I\'m confused with the latest home lightning bulbs. Understanding filament bulbs
ID: 1321515 • Letter: I
Question
I'm confused with the latest home lightning bulbs.
Understanding filament bulbs was easy. For example take 220V, 100W filament bulb:
Power = V2/R Filament gets heated and emits energy in the form of light & heat. Whose sum is 100J per second. I'm getting a light energy of little less than 100J per sec. Its very clear!
Now lets take latest CFL :
How can it be equivalent to 6 filament bulbs in light and yet consume same amount of energy as a single bulb (or even less in some cases).

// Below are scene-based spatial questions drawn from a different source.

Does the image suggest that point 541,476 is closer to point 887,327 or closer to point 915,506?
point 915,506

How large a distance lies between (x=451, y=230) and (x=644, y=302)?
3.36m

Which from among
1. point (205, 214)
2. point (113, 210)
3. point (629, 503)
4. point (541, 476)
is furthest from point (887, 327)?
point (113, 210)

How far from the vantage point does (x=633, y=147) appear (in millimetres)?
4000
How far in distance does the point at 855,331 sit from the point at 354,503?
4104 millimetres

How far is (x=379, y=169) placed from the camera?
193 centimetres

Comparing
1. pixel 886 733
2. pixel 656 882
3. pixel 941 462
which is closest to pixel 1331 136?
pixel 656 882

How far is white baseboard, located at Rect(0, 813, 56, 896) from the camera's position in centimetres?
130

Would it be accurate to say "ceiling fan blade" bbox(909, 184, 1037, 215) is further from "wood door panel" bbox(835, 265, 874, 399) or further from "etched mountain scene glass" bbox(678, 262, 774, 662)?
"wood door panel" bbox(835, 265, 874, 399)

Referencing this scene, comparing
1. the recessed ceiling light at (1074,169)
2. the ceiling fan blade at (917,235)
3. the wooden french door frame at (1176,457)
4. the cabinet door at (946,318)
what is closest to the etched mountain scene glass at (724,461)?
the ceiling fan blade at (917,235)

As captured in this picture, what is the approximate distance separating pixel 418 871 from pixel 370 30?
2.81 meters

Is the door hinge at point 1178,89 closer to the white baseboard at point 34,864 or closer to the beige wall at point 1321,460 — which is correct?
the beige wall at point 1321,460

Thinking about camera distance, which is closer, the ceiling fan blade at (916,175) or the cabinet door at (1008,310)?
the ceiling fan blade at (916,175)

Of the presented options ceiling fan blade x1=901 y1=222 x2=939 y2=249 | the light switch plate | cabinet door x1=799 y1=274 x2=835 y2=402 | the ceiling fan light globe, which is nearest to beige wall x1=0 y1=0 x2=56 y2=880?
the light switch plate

Isn't conservation of energy getting violated here? Isn't More light implies, more light energy implies more electrical energy consumption?
Explanation / Answer
Incandescent bulbs are tremendously inefficient in producing visible light. If you model the filament as a black body at 3000 C you will see that the majority of light emitted is in the infrared.
CFLs, on the other hand operate through the principle of fluorescence rather than incandescence, which means that less of the energy they consume is put out as heat.
Addendum: for some more concrete figures on just how much energy incandescents waste as heat, check these wikipedia page sections:Incandescent light bulb efficiency & Luminous efficacy examples. It would perhaps be more fitting to call them 'heat bulbs'.